Я знаю другое: я схожу с ума.

День за днем, час за часом.

– Бог, создавший мир однажды, от тебя здесь облик каждый.

Дай мне жить любовной жаждой, ей упиться глубоко!

Дай мне, страстным устремленьем, вплоть до смерти

жить томленьем

Бремя сердца, с светлым пеньем, в мир иной снести легко…

Спасибо… [вымарано полстроки] …Рашель, я… [вымарано до конца страницы]…

* * *

…Федор замолчал. Присел на краешек кровати, глянул на Княгиню. Веки женщины были плотно сомкнуты, и в уголках глаз блестели…

Нет, показалось.

Без чувств она.

– Рашеля… Он просил тебе… прочитать. Вот, я прочитал…

У окна, спиной к Федору, стоял отец Георгий. И, наверное, хорошо, что спиной, потому что лицо у священника сейчас было лицом дебила или святого.

Стряпчий Гоша-Живчик, Десятка Червонная, второй раз за нынешний безумный день служил посредником. Княгиня, в сознании или без, услышала все, что должна была услышать.
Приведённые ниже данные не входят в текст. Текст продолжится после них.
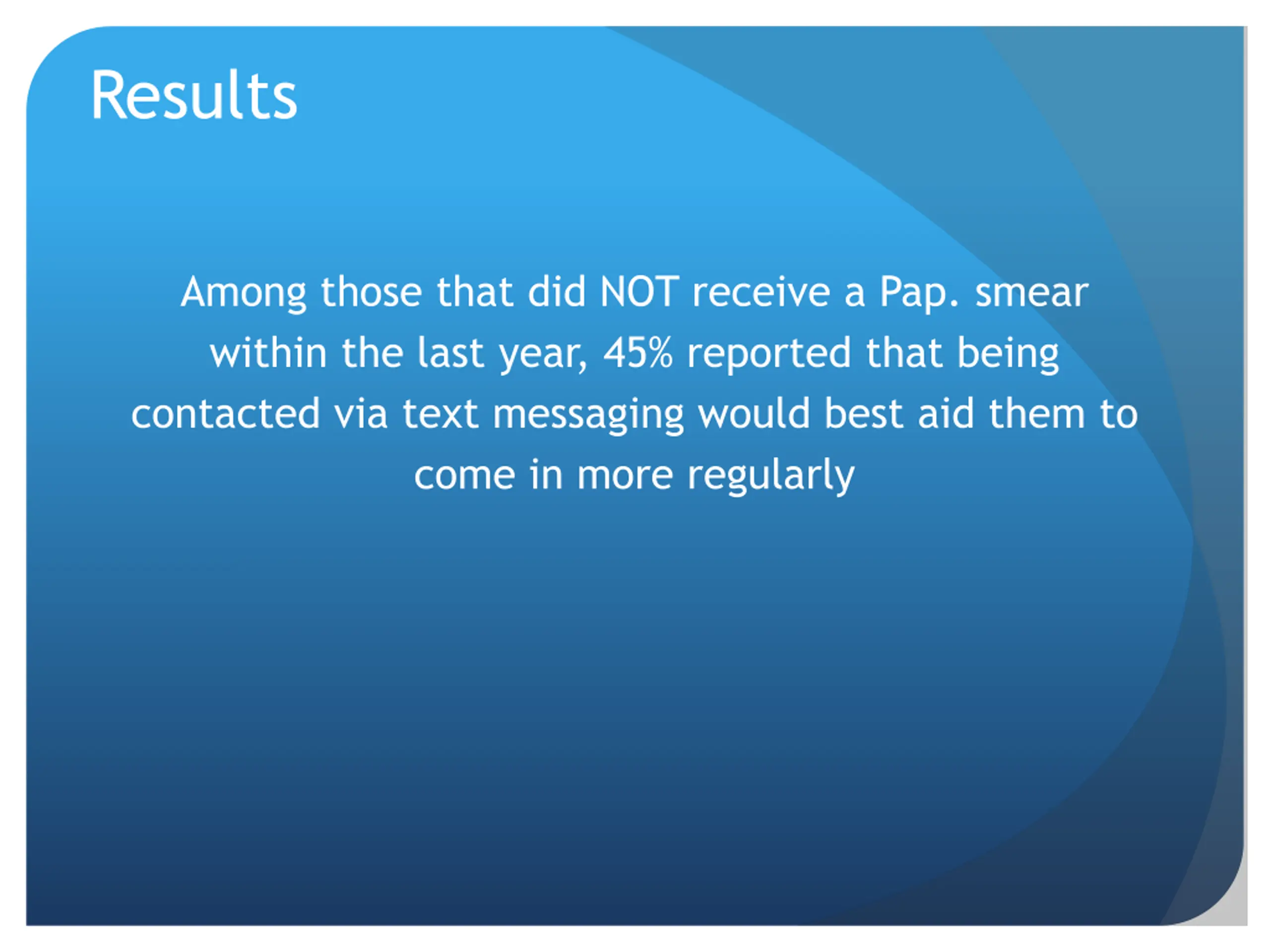 Results

Among those that did NOT receive a Pap. smear within the last year, 45% reported that being contacted via text messaging would best aid them to come in more regularly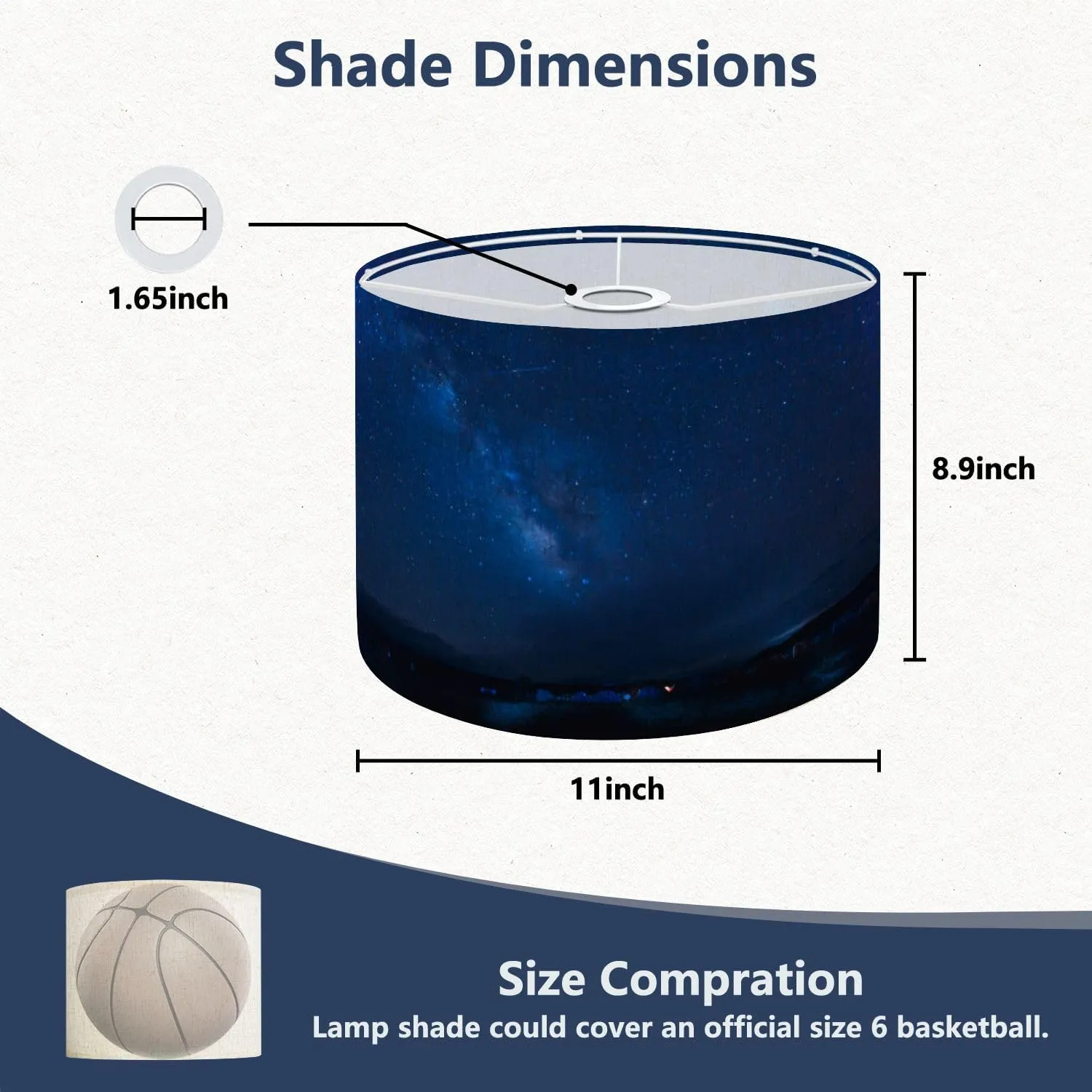 Shade Dimensions

1.65inch

8.9inch

11inch

Size Compration
Lamp shade could cover an official size 6 basketball.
Растрепанная тетрадь тихо легла на столик у кровати.

КНИГА ПЯТАЯ

(неоконченная)

И ТОГДА Я СКАЗАЛ: ВОТ, ИДУ…

КРУГ ПЕРВЫЙ

КОРНИ ПАУТИНЫ

– Да поглотит Ад все чародейские штучки!

Опера «Киммериец ликующий – 2», ария Конана Аквилонского.

ПРИКУП

– Тамара Шалвовна! Разрешите войти?..

Княжна сидела в отцовском кабинете, по давней привычке с ногами забравшись в кресло. Обитое мягкой черной кожей, огромное кресло притворялось чревом кита, поглотившего упрямца-пророка Иону; хотелось тихонько шептать: "Объяли меня воды до души моей, бездна заключила меня…" В кабинет Тамара заходила редко, отец не любил присутствия других, пусть даже самых близких людей в его святая святых; но сейчас княжне казалось – если она будет сидеть здесь, в папином кабинете, в папином любимом кресле, за папиным столом, то с отцом непременно все будет хорошо.

Непременно.

– Это вы, отец Георгий? Да, конечно, заходите… вы знаете: они меня прогнали…
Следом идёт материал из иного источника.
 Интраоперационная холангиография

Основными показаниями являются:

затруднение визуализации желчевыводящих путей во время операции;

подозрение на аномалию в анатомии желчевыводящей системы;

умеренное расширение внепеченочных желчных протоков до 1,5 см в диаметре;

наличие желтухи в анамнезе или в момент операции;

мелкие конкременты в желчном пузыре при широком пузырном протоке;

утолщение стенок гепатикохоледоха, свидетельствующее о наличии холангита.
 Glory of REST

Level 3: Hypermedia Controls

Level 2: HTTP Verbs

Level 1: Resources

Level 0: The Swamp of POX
Это было правдой. Из спальни роженицы Тамара была изгнана профессором Ленским: профессор сказал, что он прекрасно обойдется услугами добровольных повитух, матушки Хорешан и стряпухи Оксаны, и что подобное зрелище отнюдь не предназначено для глаз молоденьких барышень. Княжна не обиделась; понимала, что профессор прав.